### [Text shown]
○ ○ ○ ○ ○ ○ ○

In this post, I will replicate the IBGE Seasonally Adjusted GDP from the GDP Chained Quarterly Index with the seasonal package
On the IBGE publication of the Brazilian GDP data, they release, among others, 3 series:
On this post, I will try to match the IBGE model of Seasonally Adjusted using the X13-ARIMA software. A note of caution is in order here, I am not actually trying to model the series, what we are trying to do is to match the IBGE model.
To replicate the IBGE model, we use the GDP Chained Quarterly Index (with NO seasonal adjustment) and use the X13-ARIMA software through the seasonal
package.
The seasonal
package depends on the x13binary
package. It should automatically download and compile the x13
program. But, alas, it didn’t work on my machine, so I manually downloaded the program from the census bureau website and indicated to R
where the program was located.
Let’s load the seasonal
package and use the checkX13()
function to check if it is working:
library(seasonal)
The system variable 'X13_PATH' has been manually set to:
~/X13
Since version 1.2, 'seasonal' relies on the 'x13binary'
package and does not require 'X13_PATH' to be set anymore.
Only set 'X13_PATH' manually if you intend to use your own
binaries. See ?seasonal for details.
checkX13()
X-13 installation test:
- X13_PATH correctly specified
- binary executable file found
- command line test run successful
- command line test produced HTML output
- seasonal test run successful
Congratulations! 'seasonal' should work fine!
OK. It works.
First, let’s load up our functions and other libraries.

○ ○ ○ ○ ○ ○ ○

### [Supplied data]
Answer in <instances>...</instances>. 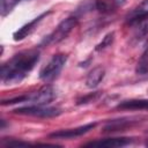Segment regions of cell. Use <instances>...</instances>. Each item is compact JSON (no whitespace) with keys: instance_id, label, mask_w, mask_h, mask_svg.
Segmentation results:
<instances>
[{"instance_id":"6da1fadb","label":"cell","mask_w":148,"mask_h":148,"mask_svg":"<svg viewBox=\"0 0 148 148\" xmlns=\"http://www.w3.org/2000/svg\"><path fill=\"white\" fill-rule=\"evenodd\" d=\"M39 59L37 49L24 50L16 53L1 66V81L6 86L20 83L27 74L35 67Z\"/></svg>"},{"instance_id":"7a4b0ae2","label":"cell","mask_w":148,"mask_h":148,"mask_svg":"<svg viewBox=\"0 0 148 148\" xmlns=\"http://www.w3.org/2000/svg\"><path fill=\"white\" fill-rule=\"evenodd\" d=\"M66 61H67V57L65 54H62V53L54 54L49 60V62L40 69V72H39L40 80H43L44 82L53 81L56 77H58V75L62 71Z\"/></svg>"},{"instance_id":"3957f363","label":"cell","mask_w":148,"mask_h":148,"mask_svg":"<svg viewBox=\"0 0 148 148\" xmlns=\"http://www.w3.org/2000/svg\"><path fill=\"white\" fill-rule=\"evenodd\" d=\"M77 23V18L75 16H71V17H67L66 20L61 21L57 28L44 39V44L46 45H50V44H57L59 42H61L62 39H65L69 32L75 28Z\"/></svg>"},{"instance_id":"277c9868","label":"cell","mask_w":148,"mask_h":148,"mask_svg":"<svg viewBox=\"0 0 148 148\" xmlns=\"http://www.w3.org/2000/svg\"><path fill=\"white\" fill-rule=\"evenodd\" d=\"M15 113L18 114H25V116H34L39 118H52L57 117L61 113V110L53 106H46V105H39V104H31L23 108H17L14 110Z\"/></svg>"},{"instance_id":"5b68a950","label":"cell","mask_w":148,"mask_h":148,"mask_svg":"<svg viewBox=\"0 0 148 148\" xmlns=\"http://www.w3.org/2000/svg\"><path fill=\"white\" fill-rule=\"evenodd\" d=\"M56 98V90L52 86L45 84L39 90L34 92L32 95L27 96V102H30L31 104H39V105H46L51 103Z\"/></svg>"},{"instance_id":"8992f818","label":"cell","mask_w":148,"mask_h":148,"mask_svg":"<svg viewBox=\"0 0 148 148\" xmlns=\"http://www.w3.org/2000/svg\"><path fill=\"white\" fill-rule=\"evenodd\" d=\"M95 126H96V123H90V124H86V125L76 127V128L60 130V131L51 133L49 136L52 139H74V138H77V136H81V135L88 133Z\"/></svg>"},{"instance_id":"52a82bcc","label":"cell","mask_w":148,"mask_h":148,"mask_svg":"<svg viewBox=\"0 0 148 148\" xmlns=\"http://www.w3.org/2000/svg\"><path fill=\"white\" fill-rule=\"evenodd\" d=\"M131 138H108L103 140L91 141L86 143V147H109V148H117V147H125L132 143Z\"/></svg>"},{"instance_id":"ba28073f","label":"cell","mask_w":148,"mask_h":148,"mask_svg":"<svg viewBox=\"0 0 148 148\" xmlns=\"http://www.w3.org/2000/svg\"><path fill=\"white\" fill-rule=\"evenodd\" d=\"M51 12L49 10V12H45V13H43V14H40L39 16H37V17H35L32 21H30L29 23H27V24H24L22 28H20L17 31H15L14 32V35H13V37H14V39L15 40H22V39H24L25 37H28L36 28H37V25L39 24V22L44 18V17H46L49 14H50Z\"/></svg>"},{"instance_id":"9c48e42d","label":"cell","mask_w":148,"mask_h":148,"mask_svg":"<svg viewBox=\"0 0 148 148\" xmlns=\"http://www.w3.org/2000/svg\"><path fill=\"white\" fill-rule=\"evenodd\" d=\"M148 17V0H143L139 6H136L127 16V21L131 24Z\"/></svg>"},{"instance_id":"30bf717a","label":"cell","mask_w":148,"mask_h":148,"mask_svg":"<svg viewBox=\"0 0 148 148\" xmlns=\"http://www.w3.org/2000/svg\"><path fill=\"white\" fill-rule=\"evenodd\" d=\"M104 75H105V71L102 66H97L95 67L94 69H91L86 79V86L90 89L92 88H96L101 81L104 79Z\"/></svg>"},{"instance_id":"8fae6325","label":"cell","mask_w":148,"mask_h":148,"mask_svg":"<svg viewBox=\"0 0 148 148\" xmlns=\"http://www.w3.org/2000/svg\"><path fill=\"white\" fill-rule=\"evenodd\" d=\"M126 0H96V9L101 13H111L121 7Z\"/></svg>"},{"instance_id":"7c38bea8","label":"cell","mask_w":148,"mask_h":148,"mask_svg":"<svg viewBox=\"0 0 148 148\" xmlns=\"http://www.w3.org/2000/svg\"><path fill=\"white\" fill-rule=\"evenodd\" d=\"M119 109L126 110H148V99H131L118 104Z\"/></svg>"},{"instance_id":"4fadbf2b","label":"cell","mask_w":148,"mask_h":148,"mask_svg":"<svg viewBox=\"0 0 148 148\" xmlns=\"http://www.w3.org/2000/svg\"><path fill=\"white\" fill-rule=\"evenodd\" d=\"M134 27V38L136 40H140L141 38H143L147 34H148V17L142 18L133 24H131Z\"/></svg>"},{"instance_id":"5bb4252c","label":"cell","mask_w":148,"mask_h":148,"mask_svg":"<svg viewBox=\"0 0 148 148\" xmlns=\"http://www.w3.org/2000/svg\"><path fill=\"white\" fill-rule=\"evenodd\" d=\"M135 72L139 75H146L148 74V42L145 46V50L140 57V59L138 60L136 67H135Z\"/></svg>"},{"instance_id":"9a60e30c","label":"cell","mask_w":148,"mask_h":148,"mask_svg":"<svg viewBox=\"0 0 148 148\" xmlns=\"http://www.w3.org/2000/svg\"><path fill=\"white\" fill-rule=\"evenodd\" d=\"M128 125L127 121H125L124 119H119V120H113L112 123L108 124L105 127H104V131L105 132H113V131H121L123 128H125L126 126Z\"/></svg>"},{"instance_id":"2e32d148","label":"cell","mask_w":148,"mask_h":148,"mask_svg":"<svg viewBox=\"0 0 148 148\" xmlns=\"http://www.w3.org/2000/svg\"><path fill=\"white\" fill-rule=\"evenodd\" d=\"M113 38H114V34L113 32H109L108 35H105L103 40L96 46V51H101V50H104L105 47L110 46L112 44V42H113Z\"/></svg>"},{"instance_id":"e0dca14e","label":"cell","mask_w":148,"mask_h":148,"mask_svg":"<svg viewBox=\"0 0 148 148\" xmlns=\"http://www.w3.org/2000/svg\"><path fill=\"white\" fill-rule=\"evenodd\" d=\"M101 96V91H96V92H91L80 99H77V104H86V103H90L92 101H96L98 97Z\"/></svg>"},{"instance_id":"ac0fdd59","label":"cell","mask_w":148,"mask_h":148,"mask_svg":"<svg viewBox=\"0 0 148 148\" xmlns=\"http://www.w3.org/2000/svg\"><path fill=\"white\" fill-rule=\"evenodd\" d=\"M146 145H147V146H148V141H147V142H146Z\"/></svg>"}]
</instances>
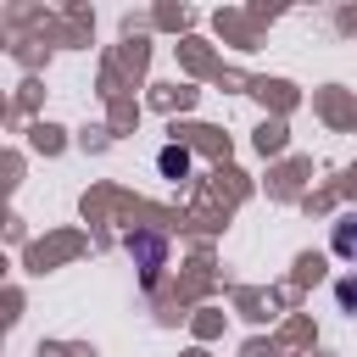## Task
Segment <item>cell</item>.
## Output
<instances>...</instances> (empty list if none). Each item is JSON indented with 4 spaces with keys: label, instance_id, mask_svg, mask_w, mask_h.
Here are the masks:
<instances>
[{
    "label": "cell",
    "instance_id": "obj_1",
    "mask_svg": "<svg viewBox=\"0 0 357 357\" xmlns=\"http://www.w3.org/2000/svg\"><path fill=\"white\" fill-rule=\"evenodd\" d=\"M329 245H335V257H340V262H357V212H340V218H335Z\"/></svg>",
    "mask_w": 357,
    "mask_h": 357
},
{
    "label": "cell",
    "instance_id": "obj_2",
    "mask_svg": "<svg viewBox=\"0 0 357 357\" xmlns=\"http://www.w3.org/2000/svg\"><path fill=\"white\" fill-rule=\"evenodd\" d=\"M156 167H162L167 178H184V173H190V151H184V145H162V156H156Z\"/></svg>",
    "mask_w": 357,
    "mask_h": 357
},
{
    "label": "cell",
    "instance_id": "obj_3",
    "mask_svg": "<svg viewBox=\"0 0 357 357\" xmlns=\"http://www.w3.org/2000/svg\"><path fill=\"white\" fill-rule=\"evenodd\" d=\"M335 307L340 312H357V273H340L335 279Z\"/></svg>",
    "mask_w": 357,
    "mask_h": 357
},
{
    "label": "cell",
    "instance_id": "obj_4",
    "mask_svg": "<svg viewBox=\"0 0 357 357\" xmlns=\"http://www.w3.org/2000/svg\"><path fill=\"white\" fill-rule=\"evenodd\" d=\"M128 251H145V262H151V279H156V262H162V240H134V234H128Z\"/></svg>",
    "mask_w": 357,
    "mask_h": 357
}]
</instances>
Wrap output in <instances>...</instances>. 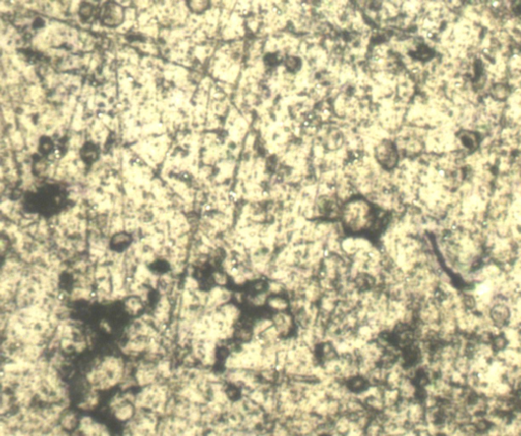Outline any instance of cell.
<instances>
[{"label": "cell", "instance_id": "10", "mask_svg": "<svg viewBox=\"0 0 521 436\" xmlns=\"http://www.w3.org/2000/svg\"><path fill=\"white\" fill-rule=\"evenodd\" d=\"M424 416L425 408L422 401L420 399L411 400L407 409V420L409 427L413 429L417 425L424 423Z\"/></svg>", "mask_w": 521, "mask_h": 436}, {"label": "cell", "instance_id": "15", "mask_svg": "<svg viewBox=\"0 0 521 436\" xmlns=\"http://www.w3.org/2000/svg\"><path fill=\"white\" fill-rule=\"evenodd\" d=\"M80 418L81 416L78 414L77 411L75 410H71V409H67L60 420H59V426L62 428H64L65 430H67L68 432H75L78 427H79V424H80Z\"/></svg>", "mask_w": 521, "mask_h": 436}, {"label": "cell", "instance_id": "2", "mask_svg": "<svg viewBox=\"0 0 521 436\" xmlns=\"http://www.w3.org/2000/svg\"><path fill=\"white\" fill-rule=\"evenodd\" d=\"M341 218L345 230L352 235L374 229L380 220L375 215L372 204L362 198L348 200L341 209Z\"/></svg>", "mask_w": 521, "mask_h": 436}, {"label": "cell", "instance_id": "14", "mask_svg": "<svg viewBox=\"0 0 521 436\" xmlns=\"http://www.w3.org/2000/svg\"><path fill=\"white\" fill-rule=\"evenodd\" d=\"M134 242V236L125 230L121 232H117L110 238V247L114 251L124 252L127 249H129Z\"/></svg>", "mask_w": 521, "mask_h": 436}, {"label": "cell", "instance_id": "3", "mask_svg": "<svg viewBox=\"0 0 521 436\" xmlns=\"http://www.w3.org/2000/svg\"><path fill=\"white\" fill-rule=\"evenodd\" d=\"M172 396L168 382H158L136 391V406L138 411L151 412L164 417L167 404Z\"/></svg>", "mask_w": 521, "mask_h": 436}, {"label": "cell", "instance_id": "18", "mask_svg": "<svg viewBox=\"0 0 521 436\" xmlns=\"http://www.w3.org/2000/svg\"><path fill=\"white\" fill-rule=\"evenodd\" d=\"M92 13H93V8L92 6L88 5V4H84L81 9H80V15H81V18L83 19H89L91 16H92Z\"/></svg>", "mask_w": 521, "mask_h": 436}, {"label": "cell", "instance_id": "8", "mask_svg": "<svg viewBox=\"0 0 521 436\" xmlns=\"http://www.w3.org/2000/svg\"><path fill=\"white\" fill-rule=\"evenodd\" d=\"M122 8L114 3H108L104 6L101 12V22L104 26L113 28L119 26L124 21Z\"/></svg>", "mask_w": 521, "mask_h": 436}, {"label": "cell", "instance_id": "5", "mask_svg": "<svg viewBox=\"0 0 521 436\" xmlns=\"http://www.w3.org/2000/svg\"><path fill=\"white\" fill-rule=\"evenodd\" d=\"M133 376L138 388H143L158 382H164L161 379L157 363L145 359L136 361Z\"/></svg>", "mask_w": 521, "mask_h": 436}, {"label": "cell", "instance_id": "13", "mask_svg": "<svg viewBox=\"0 0 521 436\" xmlns=\"http://www.w3.org/2000/svg\"><path fill=\"white\" fill-rule=\"evenodd\" d=\"M399 390V393H400V396H401V399H405V400H414V399H418L417 398V395H418V385L415 383V381L409 377H404L402 379V381L400 382L398 388Z\"/></svg>", "mask_w": 521, "mask_h": 436}, {"label": "cell", "instance_id": "7", "mask_svg": "<svg viewBox=\"0 0 521 436\" xmlns=\"http://www.w3.org/2000/svg\"><path fill=\"white\" fill-rule=\"evenodd\" d=\"M376 158L384 168H394L398 162V154L395 145L390 141L382 142L376 148Z\"/></svg>", "mask_w": 521, "mask_h": 436}, {"label": "cell", "instance_id": "9", "mask_svg": "<svg viewBox=\"0 0 521 436\" xmlns=\"http://www.w3.org/2000/svg\"><path fill=\"white\" fill-rule=\"evenodd\" d=\"M100 404V392L90 388L89 386L83 390L81 399L77 403V409L84 413H89L96 410Z\"/></svg>", "mask_w": 521, "mask_h": 436}, {"label": "cell", "instance_id": "19", "mask_svg": "<svg viewBox=\"0 0 521 436\" xmlns=\"http://www.w3.org/2000/svg\"><path fill=\"white\" fill-rule=\"evenodd\" d=\"M99 328H100L103 332H105V333H107V334L111 333V332H112V330H113L111 323H110L108 320H106V319H102V320H100V322H99Z\"/></svg>", "mask_w": 521, "mask_h": 436}, {"label": "cell", "instance_id": "11", "mask_svg": "<svg viewBox=\"0 0 521 436\" xmlns=\"http://www.w3.org/2000/svg\"><path fill=\"white\" fill-rule=\"evenodd\" d=\"M124 310L131 318H137L146 313L147 304L139 297L135 295H129L124 301Z\"/></svg>", "mask_w": 521, "mask_h": 436}, {"label": "cell", "instance_id": "17", "mask_svg": "<svg viewBox=\"0 0 521 436\" xmlns=\"http://www.w3.org/2000/svg\"><path fill=\"white\" fill-rule=\"evenodd\" d=\"M190 9L197 14H201L209 7V3L207 2H190L189 3Z\"/></svg>", "mask_w": 521, "mask_h": 436}, {"label": "cell", "instance_id": "16", "mask_svg": "<svg viewBox=\"0 0 521 436\" xmlns=\"http://www.w3.org/2000/svg\"><path fill=\"white\" fill-rule=\"evenodd\" d=\"M210 278L212 281V285L217 286H228V284L231 282L230 276L221 268L213 270Z\"/></svg>", "mask_w": 521, "mask_h": 436}, {"label": "cell", "instance_id": "4", "mask_svg": "<svg viewBox=\"0 0 521 436\" xmlns=\"http://www.w3.org/2000/svg\"><path fill=\"white\" fill-rule=\"evenodd\" d=\"M136 391H121L116 392L108 401V410L112 418L124 426L135 419L138 414V409L135 403Z\"/></svg>", "mask_w": 521, "mask_h": 436}, {"label": "cell", "instance_id": "1", "mask_svg": "<svg viewBox=\"0 0 521 436\" xmlns=\"http://www.w3.org/2000/svg\"><path fill=\"white\" fill-rule=\"evenodd\" d=\"M128 360L120 354H107L95 358L87 368L84 380L99 392L119 388L127 374Z\"/></svg>", "mask_w": 521, "mask_h": 436}, {"label": "cell", "instance_id": "12", "mask_svg": "<svg viewBox=\"0 0 521 436\" xmlns=\"http://www.w3.org/2000/svg\"><path fill=\"white\" fill-rule=\"evenodd\" d=\"M266 308L271 313L290 311V298L286 294L270 295Z\"/></svg>", "mask_w": 521, "mask_h": 436}, {"label": "cell", "instance_id": "6", "mask_svg": "<svg viewBox=\"0 0 521 436\" xmlns=\"http://www.w3.org/2000/svg\"><path fill=\"white\" fill-rule=\"evenodd\" d=\"M273 326L277 329L282 338H289L296 335L297 325L294 315L290 311L272 313Z\"/></svg>", "mask_w": 521, "mask_h": 436}]
</instances>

○ ○ ○ ○ ○ ○ ○

### [Tasks for this exercise]
[1] From the post on replicating IBGE's seasonally adjusted GDP, copy the passage from "To replicate the" to "use the checkX13()" word for word.
[2] Turn the paragraph of the IBGE GDP post that opens with "On this post, I will try" into a short bulleted list of its main points.

### [Answers below]
[1]
To replicate the IBGE model, we use the GDP Chained Quarterly Index (with NO seasonal adjustment) and use the X13-ARIMA software through the seasonal
package.
The seasonal
package depends on the x13binary
package. It should automatically download and compile the x13
program. But, alas, it didn’t work on my machine, so I manually downloaded the program from the census bureau website and indicated to R
where the program was located.
Let’s load the seasonal
package and use the checkX13()

[2]
- Goal: match the IBGE seasonal adjustment model.
- Tool: the X13-ARIMA software.
- Caution: the aim is not to model the series itself, only to match the IBGE model.